Indycar’s new cars in 2018 were bound to have an impact and mainly that was down to aerodynamics and grip. The new cars made passing more difficult and in particular it was not going to be easy to be slower in the slipstream saving fuel and then slingshot around a faster leading car.
The Indy 500 did expose some of the differences in the new chassis with several incidents in which oversteer sent a few drivers into the wall including Helio Castroneves and Danica Patrick who used this year’s race to end her career. The drivers who did spin said they have no warning signs as to when the rear of the car would snap out but that’s the nasty nature of oversteer.
Ed Jones and veteran Sebastien Bourdais also lost the backend of their cars ending their race early.
The race was down to strategy with pole-sitter Ed Carpenter languishing at the front of the race all day. With the new cars less forgiving as the old ones, the drivers running up front were doing a terrific job of keeping the rear end behind them.
Honda entered the weekend suggesting that they had officially lost their advantage at the Indy 500 and the new cars haven’t hooked up to be as competitive as they would have liked. Chevrolet worked hard to come back at Honda and seemed to have done a better job of marrying the power unit to the chassis.
The race ran relatively smoothly but as there was just 50 laps left, the teams and cars began to turn it up and that led to Helio’s incident as well as Sage Karam losing his back end as well. It’s interesting that the drivers were all relying on a level of grip these cars just aren’t providing and I am reticent to point a finger at the car but perhaps a combination of less aero, more mechanical grip and taking dirty or higher lines is to blame.

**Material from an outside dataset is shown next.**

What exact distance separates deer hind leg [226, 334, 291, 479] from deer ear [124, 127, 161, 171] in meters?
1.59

Starting from the back, I was very curious to see how former F1 driver Alexander Rossi did. There was a slow, methodical narrative unfolding and Rossi started on the back row and worked his way up to the front and battled for 2nd on lap 162. Rossi didn’t win but made a terrific run up to the front.
As the laps unfolded and the cautions came out, it ended up being a tight race to the finish with Penske rising to the occasion and Will Power was driving in a class of his own. A late-race yellow left Will behind Servia, Wilson and Harvey but they had to pit for fuel leaving Will to bring it home and win the race he wanted so much.
I was a day for the Australians and you know how we love our Australian friends. Will power wins the Indy 500 and Daniel Ricciardo win the Monaco Grand Prix…two fo the thre biggest races in the world.